With a clutering key N2 -> N1 and the pattern:

pattern { N1 [upos=DET]; N2 [upos=NOUN]; N1 < N2 }


we can observe how the bigram is annotated: on UD_German-GSD.

#### Annotation of a bigram NOUN NOUN

With a clutering key N1 <-> N2 and the pattern:

pattern { N1 [upos=NOUN]; N2 [upos=NOUN]; N1 < N2 }


we can observe how the bigram NOUN-NOUN is annotated: in UD_English-GUM or in UD_Chinese-GSD.

## Clustering with a sub-request (whether)

A whether sub-request contains a list of clauses (as in pattern, without or with constructions).
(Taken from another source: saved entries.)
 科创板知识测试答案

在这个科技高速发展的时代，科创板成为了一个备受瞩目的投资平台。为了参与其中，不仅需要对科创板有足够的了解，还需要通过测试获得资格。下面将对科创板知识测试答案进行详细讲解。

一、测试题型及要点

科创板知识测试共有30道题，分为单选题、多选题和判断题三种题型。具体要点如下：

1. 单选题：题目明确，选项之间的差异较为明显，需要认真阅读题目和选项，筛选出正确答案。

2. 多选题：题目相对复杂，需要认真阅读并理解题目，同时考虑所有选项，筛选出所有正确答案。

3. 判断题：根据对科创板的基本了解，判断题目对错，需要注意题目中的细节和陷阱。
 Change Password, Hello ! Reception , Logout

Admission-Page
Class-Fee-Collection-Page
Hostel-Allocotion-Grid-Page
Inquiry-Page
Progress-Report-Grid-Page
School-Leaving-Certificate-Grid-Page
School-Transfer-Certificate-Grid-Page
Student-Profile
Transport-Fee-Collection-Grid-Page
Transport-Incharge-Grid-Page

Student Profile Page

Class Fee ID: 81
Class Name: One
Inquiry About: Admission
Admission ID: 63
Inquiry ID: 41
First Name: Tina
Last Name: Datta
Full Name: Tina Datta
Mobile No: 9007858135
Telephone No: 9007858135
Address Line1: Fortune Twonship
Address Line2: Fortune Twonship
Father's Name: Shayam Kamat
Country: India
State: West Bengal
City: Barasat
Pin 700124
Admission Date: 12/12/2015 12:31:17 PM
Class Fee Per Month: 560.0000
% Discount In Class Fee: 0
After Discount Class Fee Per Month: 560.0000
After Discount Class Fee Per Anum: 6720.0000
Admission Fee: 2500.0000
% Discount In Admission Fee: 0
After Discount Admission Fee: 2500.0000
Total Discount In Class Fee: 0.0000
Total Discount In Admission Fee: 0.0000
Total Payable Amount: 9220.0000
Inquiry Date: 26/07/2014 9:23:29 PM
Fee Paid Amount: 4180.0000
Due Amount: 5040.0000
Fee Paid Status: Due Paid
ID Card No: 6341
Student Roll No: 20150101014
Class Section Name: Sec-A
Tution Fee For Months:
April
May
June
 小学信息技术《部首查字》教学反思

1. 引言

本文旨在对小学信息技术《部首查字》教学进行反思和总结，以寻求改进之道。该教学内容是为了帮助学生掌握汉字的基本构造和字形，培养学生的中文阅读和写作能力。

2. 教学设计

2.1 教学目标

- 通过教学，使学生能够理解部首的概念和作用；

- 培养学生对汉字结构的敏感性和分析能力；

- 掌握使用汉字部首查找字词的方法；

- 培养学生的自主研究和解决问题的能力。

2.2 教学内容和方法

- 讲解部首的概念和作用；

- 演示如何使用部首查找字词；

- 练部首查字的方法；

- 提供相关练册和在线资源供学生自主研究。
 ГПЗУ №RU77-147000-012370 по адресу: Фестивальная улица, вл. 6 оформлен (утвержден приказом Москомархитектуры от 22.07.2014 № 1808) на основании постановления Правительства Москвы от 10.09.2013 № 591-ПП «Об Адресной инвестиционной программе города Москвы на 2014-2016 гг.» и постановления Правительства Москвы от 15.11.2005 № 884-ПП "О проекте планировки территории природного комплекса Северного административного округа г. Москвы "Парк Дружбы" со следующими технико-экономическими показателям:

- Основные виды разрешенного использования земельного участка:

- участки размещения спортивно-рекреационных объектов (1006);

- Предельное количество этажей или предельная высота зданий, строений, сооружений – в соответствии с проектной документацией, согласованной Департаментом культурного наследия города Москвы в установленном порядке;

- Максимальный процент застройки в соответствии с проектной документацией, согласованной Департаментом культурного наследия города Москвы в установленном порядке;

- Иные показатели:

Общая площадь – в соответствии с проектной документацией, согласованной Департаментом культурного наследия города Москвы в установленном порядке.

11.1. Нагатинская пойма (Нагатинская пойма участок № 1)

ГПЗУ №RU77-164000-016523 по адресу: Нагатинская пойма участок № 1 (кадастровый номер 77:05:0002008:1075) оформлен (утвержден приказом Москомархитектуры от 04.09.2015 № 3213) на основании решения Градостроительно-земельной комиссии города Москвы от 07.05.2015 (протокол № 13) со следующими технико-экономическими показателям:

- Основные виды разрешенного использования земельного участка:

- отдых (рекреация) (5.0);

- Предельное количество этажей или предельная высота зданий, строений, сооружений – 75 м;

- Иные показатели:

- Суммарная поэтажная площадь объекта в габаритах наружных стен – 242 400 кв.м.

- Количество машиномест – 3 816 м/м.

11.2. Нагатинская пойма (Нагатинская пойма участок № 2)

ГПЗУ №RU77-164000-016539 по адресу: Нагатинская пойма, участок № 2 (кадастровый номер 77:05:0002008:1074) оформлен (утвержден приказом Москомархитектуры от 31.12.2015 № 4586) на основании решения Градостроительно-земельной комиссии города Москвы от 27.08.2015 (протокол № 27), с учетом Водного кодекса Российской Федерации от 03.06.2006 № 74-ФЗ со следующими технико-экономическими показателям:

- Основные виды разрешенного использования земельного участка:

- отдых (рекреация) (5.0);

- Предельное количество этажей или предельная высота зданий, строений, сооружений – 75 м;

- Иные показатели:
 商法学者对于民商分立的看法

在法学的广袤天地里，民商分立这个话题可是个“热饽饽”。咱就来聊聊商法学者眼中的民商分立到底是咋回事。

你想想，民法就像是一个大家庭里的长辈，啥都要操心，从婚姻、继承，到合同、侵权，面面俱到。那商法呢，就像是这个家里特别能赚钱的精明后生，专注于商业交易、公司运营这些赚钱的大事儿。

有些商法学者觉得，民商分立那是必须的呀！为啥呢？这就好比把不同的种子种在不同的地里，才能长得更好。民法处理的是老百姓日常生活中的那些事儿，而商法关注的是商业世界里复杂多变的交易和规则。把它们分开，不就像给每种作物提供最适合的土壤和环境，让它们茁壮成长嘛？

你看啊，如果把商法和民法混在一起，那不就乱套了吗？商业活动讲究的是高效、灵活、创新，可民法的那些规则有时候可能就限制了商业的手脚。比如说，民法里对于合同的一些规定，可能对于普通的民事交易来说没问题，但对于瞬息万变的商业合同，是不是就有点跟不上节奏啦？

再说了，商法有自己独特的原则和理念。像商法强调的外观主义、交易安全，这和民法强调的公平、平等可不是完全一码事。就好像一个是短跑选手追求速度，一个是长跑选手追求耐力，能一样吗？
The set of occurrences is split in two subsets:

• one tagged No corresponds to the subset of occurrences where the whether sub-request cannot not be fulfilled (the whether is interpreted like a without)
• one tagged Yes is the complementary of the No subset and so, corresponds to the occurrences where the sub-request can be matched (the whether is interpreted like a with)

Note that no curly brackets are needed in the whether text area (see examples below).

### Examples

• Is advcl left-headed in UD_Hungarian-Szeged?
• In UD_English-GUM, how often the relation expl appear with or without an nsubj relation with the same head?
• In UD_French-GSD, there are 627 left-headed nsubj (or subtypes):
• How often is it in an interrogative sentences?
• How often is it in an relative clause?
• How often is there an expletive subject?